Official documentation: https://www.crummy.com/software/BeautifulSoup/bs4/doc/index.zh.html
3. Basic use
1. Build a BeautifulSoup object
Method 1:
import urllib.request
from bs4 import BeautifulSoup
//读取html对象
url="https://news.hist.edu.cn/kyyw/378.htm"

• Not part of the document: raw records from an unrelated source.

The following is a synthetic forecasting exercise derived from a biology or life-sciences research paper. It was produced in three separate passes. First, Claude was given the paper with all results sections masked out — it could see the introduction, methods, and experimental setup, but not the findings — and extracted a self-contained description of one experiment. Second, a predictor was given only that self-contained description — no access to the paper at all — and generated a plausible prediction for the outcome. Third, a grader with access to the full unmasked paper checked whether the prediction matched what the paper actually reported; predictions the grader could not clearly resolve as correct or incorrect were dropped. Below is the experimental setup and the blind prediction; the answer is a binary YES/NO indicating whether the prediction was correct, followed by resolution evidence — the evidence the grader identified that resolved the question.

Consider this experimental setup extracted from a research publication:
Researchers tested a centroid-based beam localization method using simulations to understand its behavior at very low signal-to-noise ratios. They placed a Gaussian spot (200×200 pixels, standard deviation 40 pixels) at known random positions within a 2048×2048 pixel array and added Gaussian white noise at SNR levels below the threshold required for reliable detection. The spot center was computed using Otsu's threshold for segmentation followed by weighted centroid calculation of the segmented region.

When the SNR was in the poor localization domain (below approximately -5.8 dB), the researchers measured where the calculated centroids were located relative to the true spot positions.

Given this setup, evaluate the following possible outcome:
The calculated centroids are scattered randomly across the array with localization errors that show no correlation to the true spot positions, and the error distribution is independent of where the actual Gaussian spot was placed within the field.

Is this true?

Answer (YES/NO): NO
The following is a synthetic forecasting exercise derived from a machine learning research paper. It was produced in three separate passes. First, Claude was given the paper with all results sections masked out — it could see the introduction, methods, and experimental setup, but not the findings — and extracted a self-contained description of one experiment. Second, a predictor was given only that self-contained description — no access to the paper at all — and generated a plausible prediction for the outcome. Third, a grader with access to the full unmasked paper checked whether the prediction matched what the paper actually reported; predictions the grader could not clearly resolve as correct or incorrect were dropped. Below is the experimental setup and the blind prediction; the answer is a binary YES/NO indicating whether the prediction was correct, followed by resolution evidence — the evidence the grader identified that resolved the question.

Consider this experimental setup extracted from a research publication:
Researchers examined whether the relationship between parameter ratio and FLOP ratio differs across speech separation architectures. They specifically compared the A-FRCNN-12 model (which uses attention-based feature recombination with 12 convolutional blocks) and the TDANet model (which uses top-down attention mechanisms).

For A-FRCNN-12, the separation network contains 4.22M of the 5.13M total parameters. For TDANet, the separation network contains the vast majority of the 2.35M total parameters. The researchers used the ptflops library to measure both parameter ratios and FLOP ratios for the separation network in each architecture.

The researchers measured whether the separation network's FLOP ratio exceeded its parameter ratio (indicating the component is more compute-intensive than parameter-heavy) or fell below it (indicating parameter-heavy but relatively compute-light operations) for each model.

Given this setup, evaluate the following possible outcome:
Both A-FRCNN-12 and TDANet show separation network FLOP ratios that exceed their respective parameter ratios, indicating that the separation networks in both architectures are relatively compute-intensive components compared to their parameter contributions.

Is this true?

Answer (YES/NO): NO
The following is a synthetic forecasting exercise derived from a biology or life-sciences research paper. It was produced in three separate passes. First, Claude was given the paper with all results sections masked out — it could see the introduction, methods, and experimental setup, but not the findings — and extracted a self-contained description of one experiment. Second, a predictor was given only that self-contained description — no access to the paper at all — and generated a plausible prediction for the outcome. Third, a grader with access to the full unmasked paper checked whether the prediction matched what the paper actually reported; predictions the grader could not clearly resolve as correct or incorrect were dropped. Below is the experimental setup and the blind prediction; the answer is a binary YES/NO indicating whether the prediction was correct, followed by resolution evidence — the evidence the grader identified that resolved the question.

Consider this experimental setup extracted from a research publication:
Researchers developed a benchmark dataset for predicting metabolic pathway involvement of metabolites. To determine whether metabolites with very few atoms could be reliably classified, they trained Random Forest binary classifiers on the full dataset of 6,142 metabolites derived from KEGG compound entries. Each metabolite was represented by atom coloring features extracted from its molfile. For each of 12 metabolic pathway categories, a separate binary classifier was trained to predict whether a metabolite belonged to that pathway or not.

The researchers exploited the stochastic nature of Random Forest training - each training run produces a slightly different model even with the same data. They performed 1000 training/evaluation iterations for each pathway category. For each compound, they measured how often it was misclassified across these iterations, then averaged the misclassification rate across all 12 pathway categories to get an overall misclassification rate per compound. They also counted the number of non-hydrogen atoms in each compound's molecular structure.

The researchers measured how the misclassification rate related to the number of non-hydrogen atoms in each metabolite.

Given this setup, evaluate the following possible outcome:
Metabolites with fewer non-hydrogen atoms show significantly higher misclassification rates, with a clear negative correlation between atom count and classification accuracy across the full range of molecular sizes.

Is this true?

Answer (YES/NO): NO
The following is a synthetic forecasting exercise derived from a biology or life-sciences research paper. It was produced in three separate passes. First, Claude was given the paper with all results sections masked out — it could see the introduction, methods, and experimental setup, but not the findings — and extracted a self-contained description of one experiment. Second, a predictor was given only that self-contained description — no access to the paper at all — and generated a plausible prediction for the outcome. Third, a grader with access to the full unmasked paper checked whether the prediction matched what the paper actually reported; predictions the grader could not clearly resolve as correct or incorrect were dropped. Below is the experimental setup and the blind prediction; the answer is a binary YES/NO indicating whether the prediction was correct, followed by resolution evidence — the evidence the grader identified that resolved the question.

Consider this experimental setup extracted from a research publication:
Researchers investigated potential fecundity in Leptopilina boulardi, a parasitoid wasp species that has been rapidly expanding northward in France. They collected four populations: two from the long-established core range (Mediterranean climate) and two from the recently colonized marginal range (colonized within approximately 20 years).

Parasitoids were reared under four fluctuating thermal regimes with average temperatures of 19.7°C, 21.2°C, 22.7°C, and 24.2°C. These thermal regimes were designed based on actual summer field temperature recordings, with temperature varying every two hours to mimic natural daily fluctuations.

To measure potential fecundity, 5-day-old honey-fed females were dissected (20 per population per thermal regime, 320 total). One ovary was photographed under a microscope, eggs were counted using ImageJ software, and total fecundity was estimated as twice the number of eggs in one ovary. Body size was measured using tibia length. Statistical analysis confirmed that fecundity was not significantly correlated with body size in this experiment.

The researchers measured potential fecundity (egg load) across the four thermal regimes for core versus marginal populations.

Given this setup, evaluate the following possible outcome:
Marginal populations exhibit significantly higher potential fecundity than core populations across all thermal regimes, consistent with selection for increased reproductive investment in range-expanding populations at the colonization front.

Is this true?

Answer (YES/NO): NO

request=urllib.request.Request(url);
response=urllib.request.urlopen(request)
html=response.read().decode("utf-8");
//构建BeautifulSoup对象
bs=BeautifulSoup(html,"html.parser",from_encoding='utf-8')
Method 2:
from bs4 import BeautifulSoup
file = open('https://news.hist.edu.cn/kyyw/378.htm', 'rb')
html = file.read()
bs = BeautifulSoup(html,"html.parser") # 缩进格式
Note: html, parser means that the parser used is the python standard library, and other standard libraries are as follows
2. Interpret and search through the operation method
print(bs.prettify()) # 格式化html结构
print(bs.title) # 获取title标签的名称
print(bs.title.name) # 获取title的name
print(bs.title.string) # 获取head标签的所有内容
print(bs.head)
print(bs.div) # 获取第一个div标签中的所有内容
print(bs.div["id"]) # 获取第一个div标签的id的值
print(bs.a)
find(): Used to find the first label node that meets the query conditions
find_all() method: Find all label nodes that meet the query conditions and return a list
print(bs.find_all("a")) # 获取所有的a标签
for item in bs.find_all("a"):
print(item.get("href")) # 获取所有的a标签,并遍历打印a标签中的href的值
for item in bs.find_all("a"):
print(item.get_text())//获取a标签文本内容
#attrs参数
print(bs.find_all(id="u1")) # 获取id="u1"的所有标签
bs.find_all(“a”,class_="app")获取所有的a标签,并且其类名为app
3. Search by css selector
bs.select("p")#通过标签查找
bs.select(".app")#通过类名查找
bs.select("#link")#通过id名查找
bs.select('p #link')#通过组合查找
bs.select("a[href='http://baidu.com']")#通过属性查找
4. Case
import urllib.request
from bs4 import BeautifulSoup
url="https://news.hist.edu.cn/kyyw/378.htm"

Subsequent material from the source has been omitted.